Bund Naturschutz kritisiert ein befristetes Moratorium und das befristete Abschalten einiger Atomkraftwerke als unverantwortliche Mogelpackung
Atomare Katastrophen wie in Fukushima in Japan lassen sich weder vorhersagen noch durch Planung verhindern. Sie treten auf – urplötzlich - und die Wahrscheinlichkeit für die Katastrophe ist nicht Null. Dagegen hilft auch kein Moratorium zu Beruhigung der Bevölkerung. Sicherheit entsteht nur durch sofortiges Abschalten der deutschen Atomkraftwerke.
Bundeskanzlerin Angela Merkel kündigt ein dreimonatiges Moratorium für die Laufzeitverlängerung für Atomkraftwerke an. Der Bayerische Umweltminister Markus Söder stellt daraufhin fest, dass dann möglicherweise das Atomkraftwerk Isar 1 bei Landshut abgeschaltet werden müsste. Isar 1 ist mit 40 Jahren Laufzeit das älteste Atomkraftwerk in Bayern. „Wenn es denn ernst gemeint wäre, könnte ein solches Moratorium der Laufzeitverlängerung ein erster Schritt in Richtung Ausstieg aus der Atomenergie sein. Wir befürchten jedoch, dass die Bundesregierung hier nur taktische Wahlmanöver und Täuschung der Bevölkerung betreibt – vor dem Hintergrund der Katastrophe in Japan ein völlig unerträglicher Vorgang. Deutschland muss spätestens in 2012 in Gänze aus der Atomenergie ausgestiegen sein“, fordert der Landesvorsitzende des Bund Naturschutz, Hubert Weiger. „In den nächsten drei Monaten muss der Fahrplan für den Ausstieg aus der lebensbedrohenden Atomenergie an runden Tischen mit Vertretern der Zivilgesellschaft, darunter den Umweltverbänden vorbereitet werden“, so Weiger.

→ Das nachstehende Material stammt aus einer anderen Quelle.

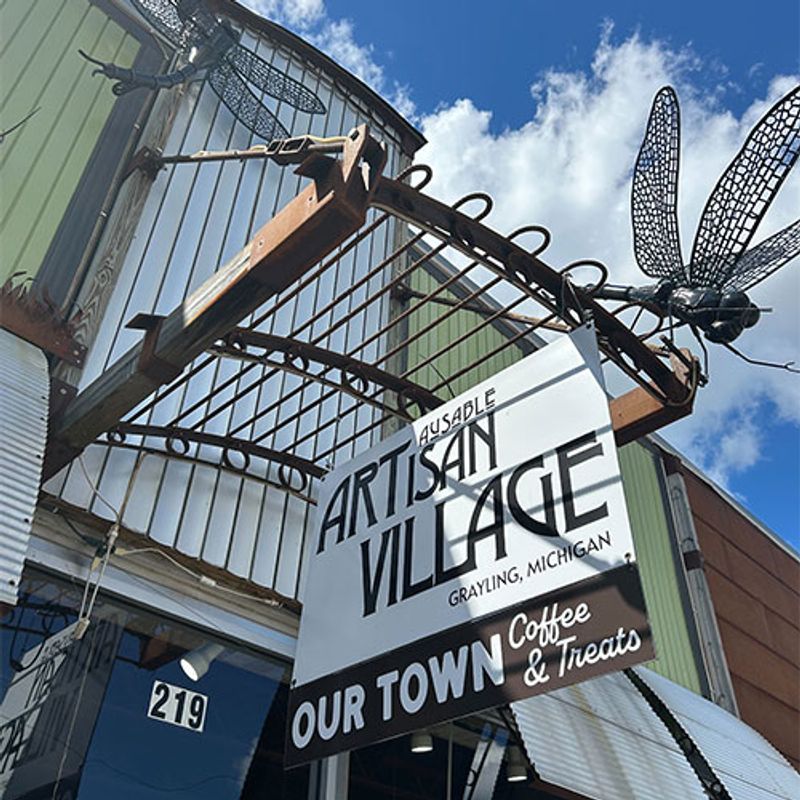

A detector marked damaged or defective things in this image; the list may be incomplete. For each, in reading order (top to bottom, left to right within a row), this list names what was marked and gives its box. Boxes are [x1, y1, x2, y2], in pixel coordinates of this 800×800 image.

„Die Aussagen „bayerische Atomkraftwerke seien sicher“ der Bayerischen Staatsregierung oder „deutsche Atomkraftwerke seien sicherer als japanische Atomkraftwerke“ des Bundesumweltministeriums entbehren jeglicher fachlichen und naturwissenschaftlichen Grundlage“, so Richard Mergner, Landesbeauftragter des Bund Naturschutz. Die hochgefährliche Nukleartechnologie erfordere eine hundertprozentige Sicherheit der technischen Anlagen. Denn wenn der Schaden einer schwerwiegenden Reaktorunfalls mit einer Kernschmelze eintritt, ist der Schaden immens hoch: Tausende Tote, große Flächen unbewohnbar, mehrere Tausende Milliarden Sachschaden. Eine hundertprozentige Sicherheit ist jedoch weder technisch noch naturwissenschaftlich möglich. Selbst wenn heutige Atomkraftwerke gegen unkalkulierbare Ereignisse wie Erdbeben, Flugzeugabstürze, terroristische Angriffe oder menschliches Versagen gesichert werden sollten, dann ist das prinzipiell immer nur gegen eine sogenannte Bemessungsgrenze möglich. Wenn dann ein stärkeres Ereignis eintritt, dann tritt die unbeherrschbare Katastrophe ein. Beispiel: es wurde gesagt, im Atomkraftwerk Fukushima wären die Reaktoren geplant ausgelegt gewesen bis Erdbeben der Stärke Richterskala 8, aber das Beben vom 11. März 2011 hatte die Stärke 9.
Die Katastrophe von Fukushima belegt in erschreckender Weise die unverantwortliche Haltung der Bundesregierung und der bayerischen Staatsregierung zur Atomenergie. Die Gefahr eines Atomunfalls ist immer unfassbar groß, denn Gefahr ist ein Produkt aus der Wahrscheinlichkeit eines Unfalls und der Schadensauswirkung eines Unfalls. Da die Wahrscheinlichkeit eines Unfalls nie Null sein kann, muss zur Bewertung der Atomenergie immer die Auswirkung des größten anzunehmenden Unfalls (GAU) herangezogen werden.
„Es ist eine unselige Allianz von Profitgier und missbräuchlichem Umgang mit dem Begriff Sicherheit, die das Tandem aus Atomkraftwerksbetreibern und den Atomaufsichtsbehörden in den Umweltministerien zusammentreibt. Wenn aus der Kette der nichtvorhersehbaren Ereignisse wie Harrisburgh in den USA, Tschernobyl in der Ukraine und nun Fukushima in Japan etwas gelernt werden muss, dann ist es die Unbeherrschbarkeit der Nukleartechnologie - auch bei der zivilen Nutzung zur Stromerzeugung. Was soll hier ein dreimonatiges Moratorium helfen – werden die Verantwortlich einsehen, was sie in den letzten 3 Jahren in der Regierung Schwarz-Gelb geleugnet haben – und zwar dass der umgehende Ausstieg aus der Atomenergie aus Sicherheitsgründen zwingend erforderlich ist?“ fragt Dr. Herbert Barthel, Referent für Energie und Klimaschutz beim Bund Naturschutz in Bayern.